TEXT SHOWN>
□ □ □

In the fight to keep the City of Trees green, there are plenty of good options. Anyone with a house can schedule two free e-waste and appliance curbside pickups a year by dialing 311, emailing 311@cityofsacramento.org, or using the Sac311 app. Each appointment allows for two appliances—everything from microwaves to water heaters—and four items of e-waste. Meanwhile, Sacramento County offers unincorporated residents a free annual bulky waste pickup (including e-waste and appliances) scheduled on its website or the SacGreenTeam app. And while apartment dwellers are dependent on their building’s specific hauling service, every city and county resident can recycle e-waste for free at local landfills. Sloughhouse’s Kiefer Landfill—well maintained, pleasant, and even sporting a picturesque overlook of rolling hills—tops our list.

□ □ □

ASSIGNMENT 1> Reproduce the stretch from "In the fight" through "hills—tops our list." in the passage on Sacramento e-waste pickup.
ASSIGNMENT 2> Resume the passage on Sacramento e-waste pickup after its final sentence.

DATASET EXCERPT>

□ □ □

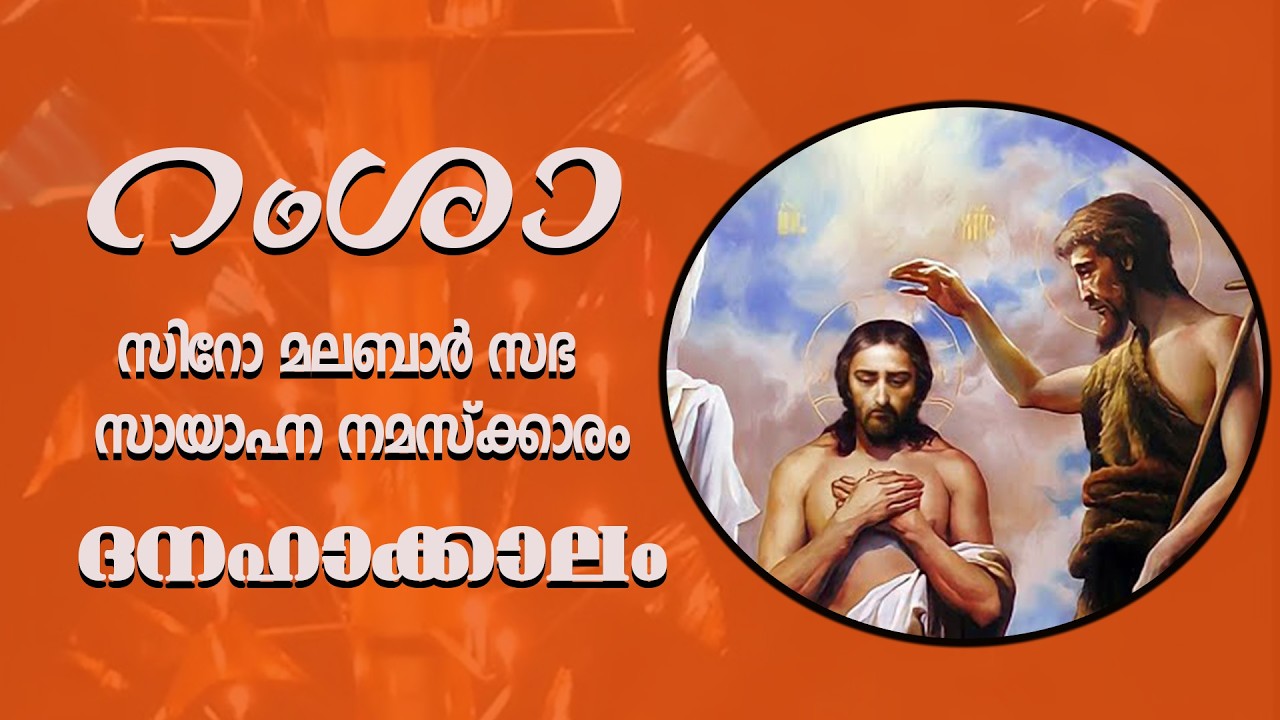 റംശാ - സായാഹ്‌ന നമസ്ക്കാരം | ആറാം വ്യാഴം     |   ഫെബ്രുവരി - 12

□ □ □

RESPONSE AREA 1>
In the fight to keep the City of Trees green, there are plenty of good options. Anyone with a house can schedule two free e-waste and appliance curbside pickups a year by dialing 311, emailing 311@cityofsacramento.org, or using the Sac311 app. Each appointment allows for two appliances—everything from microwaves to water heaters—and four items of e-waste. Meanwhile, Sacramento County offers unincorporated residents a free annual bulky waste pickup (including e-waste and appliances) scheduled on its website or the SacGreenTeam app. And while apartment dwellers are dependent on their building’s specific hauling service, every city and county resident can recycle e-waste for free at local landfills. Sloughhouse’s Kiefer Landfill—well maintained, pleasant, and even sporting a picturesque overlook of rolling hills—tops our list.

RESPONSE AREA 2>
When it comes to recycling in Folsom, save the gas, because they’ll come to you. The city offers free e-waste pick-ups year-round for residents as part of its household hazardous waste pickup program. You can schedule a collection via email at solidwaste@folsom.ca.us or by calling 916-461-6730, or through the Folsom Waste Collection app, and say goodbye to your old TVs, computers, electronics and batteries (not to mention materials like motor oil, paint, and pesticides). As for appliances, the city allows residential addresses three free bulky item pickups a year.


Have a question about e-waste in Elk Grove? Chances are the answer is at the city’s Special Waste Collection Center. Located just across Highway 99 from Sky River Casino, the facility accepts drop-offs for e-waste, along with hazardous materials and traditional recyclable items, from all city residents for free. But when it comes to screens and batteries, skip the trip. For each residence, three pickups a year are available for bulk waste like televisions and monitors (you’ll need to call 916-635-2500 to make an appointment and notify the city that your bundle includes those items). And you can simply put your household batteries out in a resealable clear bag on top of your standard curbside recycling bin.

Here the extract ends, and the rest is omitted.